Ce dimanche, j‘ai des invités. Alors dès le samedi je me
mets à l’ouvrage.
Le menu :
Tarte aux poireaux du jardin
Cochon roussi des îles
Beigli au pavot
Première préparation : une pâte brisée destinée à la
tarte. Elle sera boulée, mise sous film pour reposer toute une nuit au
réfrigérateur.
Quant aux poireaux, une fois nettoyés, il suffit pour
aujourd’hui de les émincer et de les faire tomber dans un peu de beurre. Ils
rejoignent au frais leur futur support, enfermés dans une boîte (de
nuit ?).
Bon, jusque-là, rien de bien sorcier. La réalisation du
dessert devrait être plus délicate, car c’est la première fois que je confectionne ces gâteaux roulés au pavot
qui régalent traditionnellement les Hongrois pendant les fêtes de Noël - à tel
point qu’ils continuent à s’en empiffrer le reste de l’année… Tout comme moi - qui me contente habituellement de les débarrasser de la cellophane sous
laquelle ils me sont vendus. L’avantage, c’est que j’ai une référence pour
savoir si mon beigli maison tient la route, l’inconvénient, c’est que ça me met
une pression supplémentaire – d’autant plus que parmi mes invités se trouve une
personne qui a séjourné plusieurs mois en Hongrie.
Je commence par la farce, qui devra refroidir avant d’être
étalée. Je porte à ébullition 250 g de sucre versés dans un quart de litre
d’eau et y plonge 300 g de graines de pavot. J’éteins le feu, et quand le
mélange est devenu tiède, je concasse à l’aide du mixer plongeant muni de son
bras à masselottes pour obtenir une sorte de crème. Je complète de 150 g
de raisins secs et du zeste d’un demi-citron.

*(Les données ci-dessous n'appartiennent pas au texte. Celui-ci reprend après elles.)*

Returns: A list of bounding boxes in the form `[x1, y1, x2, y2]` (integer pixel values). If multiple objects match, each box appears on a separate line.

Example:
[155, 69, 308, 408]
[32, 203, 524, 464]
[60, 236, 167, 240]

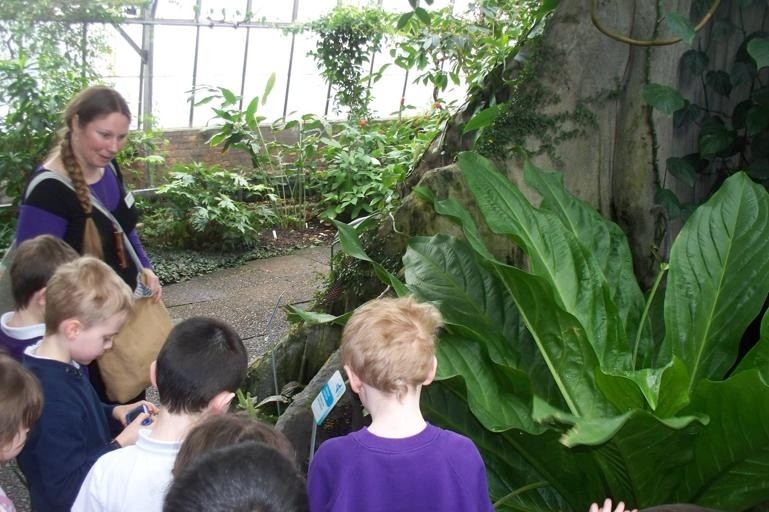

Pour la pâte, je malaxe 400 g de farine avec 135 g
de beurre et 65 g de saindoux - hongrois, quelle chance ! J’ajoute 20 g
de levure de boulanger délayée dans un verre de lait tiède additionné de 80 g
de sucre. J’incorpore 3 jaunes d’œuf, finis de mélanger en introduisant une pincée
de sel et une pointe de vanille. Je régule en lait pour obtenir une pâte
maniable, mais encore ferme. Je laisse monter dans la chambre de pousse à 28 °C.
Une heure est passée, le pâton a pris du volume, je le
divise en deux et laisse reposer une demi-heure. J’abaisse sous la forme de
deux rectangles d’une épaisseur d’environ 2 mm que je tartine de la farce.
Quand le pavot s'étale |
Je roule la pâte avec la farce. Et obtiens deux rouleaux que je laisse lever une nouvelle heure à température ambiante.
Bien roulés ? |
Avant d’enfourner, afin d’obtenir la marbrure caractéristique à la sortie du four, je badigeonne d’un jaune d’œuf, laisse sécher et recouvre, toujours au pinceau, d’une couche de blanc d’œuf. Je pique mes rouleaux de la pointe d’une fourchette.
J’enfourne à 210 °C pour une demi-heure.
Quand je sors ma production, son aspect me semble plutôt réussi, même si la
régularité de mes deux pièces n’est pas parfaite. Quant au goût, eh bien je le
saurai demain !
Noël après l'heure |
Je me lance parallèlement dans la préparation du cochon
roussi. Le plat salé a d’ailleurs en commun avec le dessert d’être lui aussi
associé aux festivités de Noël - mais en un tout autre endroit… Simple
coïncidence non intentionnelle, mais ce rapprochement temporel associé à une
distanciation géographique qui me donne le rôle de maître du temps et de
l’espace dans ma petite cuisine francilienne ne manque pas de m’amuser.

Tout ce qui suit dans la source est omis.